Anna Gutmann's picture
Anna Gutmann from Ohio is reading American Gods November 30, 2014 - 7:18am

@Chacron - Thank you :-). As for the write-ins, I didn't go to any. I'd be interested to hear what you thought of it after you've gone, though. I was too worried it would be awkward writing in front of a bunch of people I've never met before. I fail miserably at small talk. I can say that thus far all my interactions with the NaNo community has been very positive. No one seems like they'd be hateful of another's success.

L.W. Flouisa's picture
L.W. Flouisa from Tennessee is reading More Murakami December 9, 2014 - 12:15pm

I've decided Nano just isn't for me. I just can't write like that. I have to write when people don't know I'm writing. I have this reverse tendency to freeze whenever I receive encouragement.

Jack Campbell Jr.'s picture
Jack Campbell Jr. from Lawrence, KS is reading American Rust by Phillipp Meyer December 10, 2014 - 10:23am

I went to a lot of write-ins. (I won and then finished the novel a couple of days before Thanksgiving). But we also have write-ins year-round. NaNo has sort of become an every month thing for us, but without the focus on a word count. Write-ins, I can take or leave them. I sit down, plug in my headphones, power on the Alphasmart and just go. I write for pretty much the entire time, unless I am getting up to go to the bathroom or get a drink. My average rate, I've found, is right around 1500 words in an hour. There are several people in my group, though, that spend more of the time being social. Some of them need that interaction in order to be productive.

One thing about Anna's comment about success. Everyone I've ever met that is involved in NaNo has been very supportive, although I think there is some healthy professional jealousy in operation. One of our locals got a six-book deal with Carina Press of her first NaNo novel. It got a couple of other people to re-write their own work. I sold a bunch of short stories, and that got more of our group to submit. It doesn't always go smoothly,  but I would say that everyone in my group is extremely proud when someone wins or has something published.
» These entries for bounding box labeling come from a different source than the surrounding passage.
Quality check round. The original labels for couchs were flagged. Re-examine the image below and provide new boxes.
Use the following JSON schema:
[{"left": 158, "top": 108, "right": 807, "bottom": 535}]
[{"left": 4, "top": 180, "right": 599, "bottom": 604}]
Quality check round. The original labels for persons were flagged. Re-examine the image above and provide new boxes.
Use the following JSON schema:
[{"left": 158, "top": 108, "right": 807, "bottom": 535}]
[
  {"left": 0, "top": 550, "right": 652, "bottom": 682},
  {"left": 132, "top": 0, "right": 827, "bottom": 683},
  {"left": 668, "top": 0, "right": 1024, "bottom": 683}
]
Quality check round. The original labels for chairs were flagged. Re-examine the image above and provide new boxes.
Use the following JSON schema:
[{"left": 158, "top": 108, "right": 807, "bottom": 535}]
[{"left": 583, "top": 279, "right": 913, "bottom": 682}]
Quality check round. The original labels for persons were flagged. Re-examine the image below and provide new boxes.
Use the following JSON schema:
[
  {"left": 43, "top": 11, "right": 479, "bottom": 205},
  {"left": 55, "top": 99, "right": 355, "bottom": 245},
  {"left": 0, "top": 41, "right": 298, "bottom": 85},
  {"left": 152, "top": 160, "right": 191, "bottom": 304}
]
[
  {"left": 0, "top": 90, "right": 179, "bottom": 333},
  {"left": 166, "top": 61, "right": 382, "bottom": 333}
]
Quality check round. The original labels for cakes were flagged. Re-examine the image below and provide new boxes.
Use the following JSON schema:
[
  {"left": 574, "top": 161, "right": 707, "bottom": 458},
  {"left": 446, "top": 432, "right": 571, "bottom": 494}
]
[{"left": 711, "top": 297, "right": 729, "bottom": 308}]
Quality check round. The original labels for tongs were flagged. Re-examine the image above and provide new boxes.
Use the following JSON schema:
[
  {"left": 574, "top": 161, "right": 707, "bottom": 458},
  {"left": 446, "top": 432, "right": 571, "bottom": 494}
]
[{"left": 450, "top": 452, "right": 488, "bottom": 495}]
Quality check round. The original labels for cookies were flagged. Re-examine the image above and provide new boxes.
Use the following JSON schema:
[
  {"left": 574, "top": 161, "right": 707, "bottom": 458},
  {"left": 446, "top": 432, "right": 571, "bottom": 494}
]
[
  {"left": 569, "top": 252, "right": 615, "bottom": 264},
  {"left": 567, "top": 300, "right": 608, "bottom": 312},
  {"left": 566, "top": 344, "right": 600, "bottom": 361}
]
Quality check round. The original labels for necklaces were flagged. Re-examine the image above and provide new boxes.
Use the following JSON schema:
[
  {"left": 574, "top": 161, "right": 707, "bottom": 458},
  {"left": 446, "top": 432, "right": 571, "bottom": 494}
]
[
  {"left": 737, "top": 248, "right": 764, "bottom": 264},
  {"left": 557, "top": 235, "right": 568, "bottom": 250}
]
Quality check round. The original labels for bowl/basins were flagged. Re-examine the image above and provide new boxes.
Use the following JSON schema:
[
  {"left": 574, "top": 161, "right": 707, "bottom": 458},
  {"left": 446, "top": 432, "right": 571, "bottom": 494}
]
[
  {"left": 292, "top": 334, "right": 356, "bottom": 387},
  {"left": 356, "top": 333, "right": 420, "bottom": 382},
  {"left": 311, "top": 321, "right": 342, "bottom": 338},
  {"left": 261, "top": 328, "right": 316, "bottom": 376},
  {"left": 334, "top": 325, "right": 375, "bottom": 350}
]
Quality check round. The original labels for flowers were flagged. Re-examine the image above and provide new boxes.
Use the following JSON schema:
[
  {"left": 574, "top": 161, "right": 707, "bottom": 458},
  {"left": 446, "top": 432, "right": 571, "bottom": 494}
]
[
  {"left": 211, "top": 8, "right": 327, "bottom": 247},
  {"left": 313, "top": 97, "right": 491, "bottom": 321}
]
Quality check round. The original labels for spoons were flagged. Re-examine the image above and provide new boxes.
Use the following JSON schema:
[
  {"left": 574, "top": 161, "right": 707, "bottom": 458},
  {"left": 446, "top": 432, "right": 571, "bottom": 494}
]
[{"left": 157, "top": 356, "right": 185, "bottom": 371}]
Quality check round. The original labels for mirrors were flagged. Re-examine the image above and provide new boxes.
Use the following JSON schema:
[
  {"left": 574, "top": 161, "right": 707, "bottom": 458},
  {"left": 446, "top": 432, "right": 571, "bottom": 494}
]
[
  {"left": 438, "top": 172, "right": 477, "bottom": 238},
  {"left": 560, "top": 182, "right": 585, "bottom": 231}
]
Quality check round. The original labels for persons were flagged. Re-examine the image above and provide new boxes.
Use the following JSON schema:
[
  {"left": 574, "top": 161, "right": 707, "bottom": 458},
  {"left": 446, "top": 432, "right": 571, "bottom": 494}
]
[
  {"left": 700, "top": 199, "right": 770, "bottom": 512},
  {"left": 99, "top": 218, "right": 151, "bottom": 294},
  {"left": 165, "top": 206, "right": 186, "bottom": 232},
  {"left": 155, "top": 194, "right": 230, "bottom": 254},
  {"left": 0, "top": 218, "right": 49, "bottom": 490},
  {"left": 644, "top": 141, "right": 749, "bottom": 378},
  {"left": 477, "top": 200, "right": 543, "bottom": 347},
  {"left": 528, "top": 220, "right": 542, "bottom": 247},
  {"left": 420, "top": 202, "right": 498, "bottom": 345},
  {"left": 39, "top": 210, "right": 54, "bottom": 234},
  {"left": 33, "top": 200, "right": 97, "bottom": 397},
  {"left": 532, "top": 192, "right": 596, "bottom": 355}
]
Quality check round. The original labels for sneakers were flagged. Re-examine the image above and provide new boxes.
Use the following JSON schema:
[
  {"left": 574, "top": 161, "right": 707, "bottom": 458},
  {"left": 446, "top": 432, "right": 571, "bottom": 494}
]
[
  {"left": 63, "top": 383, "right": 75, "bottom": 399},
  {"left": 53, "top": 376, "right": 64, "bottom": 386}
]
We are actually haven't a write-in tomorrow night.

L.W. Flouisa's picture
L.W. Flouisa from Tennessee is reading More Murakami December 10, 2014 - 12:48pm

I want to start trying a nano every month at some point. Do an eighteen thousand word novella, that roughly in the same series as the others.

I don't like November, cause everyone expects you to write.

Hetch Litman's picture
Hetch Litman from Ojai, Ca. is reading Wise Blood by Flannery OConnor December 14, 2014 - 9:04am

My final word count was 77,777 words. I have my first completed novel. I immediately put it in a drawer and will not be looking at it again until Spring. Just need a little space.